BACKGROUND: To confirm the results of a number of studies conducted in Europe, the United States, and Japan, this multicenter, randomized trial compared the 12-month efficacy and safety of tacrolimus- and cyclosporine-based immunosuppressive regimens in the prevention of renal allograft rejection. METHODS: A total of 448 renal transplant recipients were recruited from 15 centers and assigned to receive triple-drug therapy consisting of tacrolimus (n=303) or cyclosporine (n=145) in conjunction with azathioprine and low-dose corticosteroids. RESULTS: At 12 months after transplantation, tacrolimus therapy was associated with a significant reduction in the frequency of both acute (tacrolimus 25.9% vs. cyclosporine 45.7%; P<0.001 [absolute difference: 19.8%, 95% confidence interval: 10.0-29.6%]) and corticosteroid-resistant rejection (11.3% vs. 21.6%; P=0.001 [absolute difference: 10.3%, 95% confidence interval: 2.5-18.2%]). Actuarial 1-year patient (tacrolimus 93.0% vs. cyclosporine 96.5%; P=0.140) and graft survival rates (82.5% vs. 86.2%; P=0.380) did not differ significantly between the two treatment groups. Overall, the safety profiles of the tacrolimus- and cyclosporine-based regimens were quite comparable. Infections, renal impairment, neurological complications, and gastrointestinal complaints were frequently reported but were mostly reversible in both groups.

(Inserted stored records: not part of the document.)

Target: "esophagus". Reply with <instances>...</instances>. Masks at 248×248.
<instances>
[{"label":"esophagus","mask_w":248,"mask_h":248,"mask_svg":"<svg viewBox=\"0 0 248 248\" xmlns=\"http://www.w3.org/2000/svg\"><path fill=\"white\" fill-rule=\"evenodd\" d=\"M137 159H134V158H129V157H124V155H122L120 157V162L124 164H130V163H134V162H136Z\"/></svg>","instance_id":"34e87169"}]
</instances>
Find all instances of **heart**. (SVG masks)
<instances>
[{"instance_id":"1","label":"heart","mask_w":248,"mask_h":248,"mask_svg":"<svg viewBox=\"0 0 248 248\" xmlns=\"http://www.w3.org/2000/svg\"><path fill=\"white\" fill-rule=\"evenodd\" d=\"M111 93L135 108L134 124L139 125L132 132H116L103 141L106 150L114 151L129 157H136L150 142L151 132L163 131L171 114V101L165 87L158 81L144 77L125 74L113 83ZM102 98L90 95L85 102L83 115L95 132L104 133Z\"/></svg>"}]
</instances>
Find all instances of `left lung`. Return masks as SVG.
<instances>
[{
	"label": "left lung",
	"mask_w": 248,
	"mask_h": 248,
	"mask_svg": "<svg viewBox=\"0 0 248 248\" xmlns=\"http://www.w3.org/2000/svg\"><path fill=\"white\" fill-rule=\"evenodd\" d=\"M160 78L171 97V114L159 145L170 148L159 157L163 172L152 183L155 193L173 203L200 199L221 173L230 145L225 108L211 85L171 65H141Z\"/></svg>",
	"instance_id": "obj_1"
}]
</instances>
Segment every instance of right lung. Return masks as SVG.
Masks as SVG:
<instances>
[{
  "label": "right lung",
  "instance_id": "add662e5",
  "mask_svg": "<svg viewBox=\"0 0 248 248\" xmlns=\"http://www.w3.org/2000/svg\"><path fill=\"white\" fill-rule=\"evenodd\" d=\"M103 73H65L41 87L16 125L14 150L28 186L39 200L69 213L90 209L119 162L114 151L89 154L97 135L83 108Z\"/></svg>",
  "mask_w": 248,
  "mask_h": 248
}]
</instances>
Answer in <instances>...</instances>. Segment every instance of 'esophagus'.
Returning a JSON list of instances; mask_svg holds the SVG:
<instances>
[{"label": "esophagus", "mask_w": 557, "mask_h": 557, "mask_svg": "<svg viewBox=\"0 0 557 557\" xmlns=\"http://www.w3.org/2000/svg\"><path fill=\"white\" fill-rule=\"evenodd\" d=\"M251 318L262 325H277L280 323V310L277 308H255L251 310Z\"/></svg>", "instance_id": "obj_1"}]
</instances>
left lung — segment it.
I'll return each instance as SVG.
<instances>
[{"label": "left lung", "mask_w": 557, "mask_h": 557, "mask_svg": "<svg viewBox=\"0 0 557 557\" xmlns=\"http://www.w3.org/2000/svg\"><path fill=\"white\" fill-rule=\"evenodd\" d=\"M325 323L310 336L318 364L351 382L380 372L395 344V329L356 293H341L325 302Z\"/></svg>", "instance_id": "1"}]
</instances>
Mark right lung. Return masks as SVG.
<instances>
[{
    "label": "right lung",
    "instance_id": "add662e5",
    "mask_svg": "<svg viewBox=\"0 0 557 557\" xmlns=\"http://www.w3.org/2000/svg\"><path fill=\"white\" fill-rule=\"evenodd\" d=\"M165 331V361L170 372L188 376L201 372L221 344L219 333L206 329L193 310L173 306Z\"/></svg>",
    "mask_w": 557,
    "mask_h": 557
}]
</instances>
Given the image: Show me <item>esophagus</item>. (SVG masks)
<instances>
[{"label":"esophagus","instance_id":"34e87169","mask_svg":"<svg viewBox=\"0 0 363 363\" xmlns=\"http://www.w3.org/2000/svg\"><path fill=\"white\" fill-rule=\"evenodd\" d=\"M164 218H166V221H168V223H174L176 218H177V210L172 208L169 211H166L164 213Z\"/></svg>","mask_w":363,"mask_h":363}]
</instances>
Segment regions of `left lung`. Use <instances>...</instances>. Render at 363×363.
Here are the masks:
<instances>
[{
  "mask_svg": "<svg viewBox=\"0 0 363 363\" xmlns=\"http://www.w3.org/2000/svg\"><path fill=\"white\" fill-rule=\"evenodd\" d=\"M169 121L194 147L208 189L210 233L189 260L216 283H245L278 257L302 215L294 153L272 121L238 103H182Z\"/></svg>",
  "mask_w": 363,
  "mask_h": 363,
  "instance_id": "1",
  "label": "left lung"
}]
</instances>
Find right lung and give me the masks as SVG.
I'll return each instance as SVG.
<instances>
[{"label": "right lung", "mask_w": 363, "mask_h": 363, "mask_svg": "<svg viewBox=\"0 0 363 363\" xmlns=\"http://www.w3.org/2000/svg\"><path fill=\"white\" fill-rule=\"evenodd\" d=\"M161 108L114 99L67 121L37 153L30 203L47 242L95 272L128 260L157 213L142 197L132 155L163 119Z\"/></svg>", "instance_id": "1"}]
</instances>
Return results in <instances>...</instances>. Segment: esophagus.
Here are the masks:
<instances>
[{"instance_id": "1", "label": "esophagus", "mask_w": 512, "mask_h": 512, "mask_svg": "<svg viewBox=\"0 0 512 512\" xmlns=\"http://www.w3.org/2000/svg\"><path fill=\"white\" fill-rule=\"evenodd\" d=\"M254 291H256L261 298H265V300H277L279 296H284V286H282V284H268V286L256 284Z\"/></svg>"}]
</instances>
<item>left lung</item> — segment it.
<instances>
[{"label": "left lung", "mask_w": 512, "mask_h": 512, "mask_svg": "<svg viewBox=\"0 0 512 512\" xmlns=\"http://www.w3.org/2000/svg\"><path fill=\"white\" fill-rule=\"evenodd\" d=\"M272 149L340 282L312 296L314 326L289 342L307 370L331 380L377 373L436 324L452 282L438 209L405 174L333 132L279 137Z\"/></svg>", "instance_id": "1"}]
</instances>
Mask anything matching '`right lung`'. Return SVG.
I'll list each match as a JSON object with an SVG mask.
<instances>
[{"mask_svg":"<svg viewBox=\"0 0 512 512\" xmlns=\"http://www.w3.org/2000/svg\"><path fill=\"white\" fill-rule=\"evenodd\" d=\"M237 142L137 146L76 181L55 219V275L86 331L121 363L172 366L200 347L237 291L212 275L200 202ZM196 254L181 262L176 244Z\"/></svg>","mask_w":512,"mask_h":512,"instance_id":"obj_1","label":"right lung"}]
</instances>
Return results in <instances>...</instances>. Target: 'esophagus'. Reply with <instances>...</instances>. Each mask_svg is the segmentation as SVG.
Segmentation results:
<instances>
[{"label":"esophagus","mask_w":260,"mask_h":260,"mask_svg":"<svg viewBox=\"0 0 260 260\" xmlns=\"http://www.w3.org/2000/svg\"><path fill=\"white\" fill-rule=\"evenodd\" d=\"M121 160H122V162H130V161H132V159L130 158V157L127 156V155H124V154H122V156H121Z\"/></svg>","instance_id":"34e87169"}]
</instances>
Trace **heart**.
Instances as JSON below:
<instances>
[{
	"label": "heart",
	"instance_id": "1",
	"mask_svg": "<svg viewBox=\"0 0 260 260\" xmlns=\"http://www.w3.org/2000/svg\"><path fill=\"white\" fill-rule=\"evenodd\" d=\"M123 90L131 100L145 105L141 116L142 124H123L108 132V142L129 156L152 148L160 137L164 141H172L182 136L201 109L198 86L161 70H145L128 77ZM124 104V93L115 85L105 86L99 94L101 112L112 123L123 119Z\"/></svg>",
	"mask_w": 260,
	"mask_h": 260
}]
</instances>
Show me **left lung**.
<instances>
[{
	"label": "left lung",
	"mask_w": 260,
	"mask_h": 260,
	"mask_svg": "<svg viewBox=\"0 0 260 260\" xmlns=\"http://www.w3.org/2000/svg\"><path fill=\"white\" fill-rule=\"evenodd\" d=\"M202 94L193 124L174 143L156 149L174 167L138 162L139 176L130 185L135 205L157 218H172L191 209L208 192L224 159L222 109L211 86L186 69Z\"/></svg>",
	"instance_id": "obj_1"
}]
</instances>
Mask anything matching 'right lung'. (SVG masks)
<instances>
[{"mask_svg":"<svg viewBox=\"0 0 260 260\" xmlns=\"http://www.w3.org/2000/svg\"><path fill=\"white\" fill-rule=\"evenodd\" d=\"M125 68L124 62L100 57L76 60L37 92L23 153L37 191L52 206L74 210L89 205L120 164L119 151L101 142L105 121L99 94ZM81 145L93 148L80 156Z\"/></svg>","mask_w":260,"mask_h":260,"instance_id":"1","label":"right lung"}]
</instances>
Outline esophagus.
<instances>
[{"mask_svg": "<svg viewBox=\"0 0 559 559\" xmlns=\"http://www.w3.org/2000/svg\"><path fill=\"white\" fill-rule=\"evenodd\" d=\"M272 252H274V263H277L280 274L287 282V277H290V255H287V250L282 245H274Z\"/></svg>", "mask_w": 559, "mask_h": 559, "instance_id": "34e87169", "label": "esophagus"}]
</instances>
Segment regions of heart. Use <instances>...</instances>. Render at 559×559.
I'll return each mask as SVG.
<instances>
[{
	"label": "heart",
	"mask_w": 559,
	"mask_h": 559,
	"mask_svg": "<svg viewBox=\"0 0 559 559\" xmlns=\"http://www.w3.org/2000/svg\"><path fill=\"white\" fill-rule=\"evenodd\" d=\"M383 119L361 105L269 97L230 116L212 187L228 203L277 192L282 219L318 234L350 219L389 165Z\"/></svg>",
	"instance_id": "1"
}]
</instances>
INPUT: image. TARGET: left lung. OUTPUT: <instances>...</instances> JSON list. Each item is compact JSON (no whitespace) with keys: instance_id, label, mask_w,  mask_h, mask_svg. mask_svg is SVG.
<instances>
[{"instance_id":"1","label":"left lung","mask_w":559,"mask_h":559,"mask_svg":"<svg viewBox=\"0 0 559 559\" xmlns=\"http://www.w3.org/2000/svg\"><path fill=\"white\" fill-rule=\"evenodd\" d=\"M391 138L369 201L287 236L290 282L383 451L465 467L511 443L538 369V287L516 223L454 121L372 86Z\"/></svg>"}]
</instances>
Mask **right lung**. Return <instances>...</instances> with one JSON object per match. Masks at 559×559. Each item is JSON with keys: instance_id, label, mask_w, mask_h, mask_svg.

Higher incidences of elevated serum creatinine, tremor, diarrhea, hyperglycemia, diabetes mellitus, and angina pectoris were reported in the tacrolimus treatment group, whereas acne, arrhythmia, gingival hyperplasia, and hirsutism were more frequent with cyclosporine treatment. CONCLUSIONS: The significant reduction in the incidence of episodes of allograft rejection observed with tacrolimus therapy may have important long-term implications given the prognostic influence of rejection on graft survival.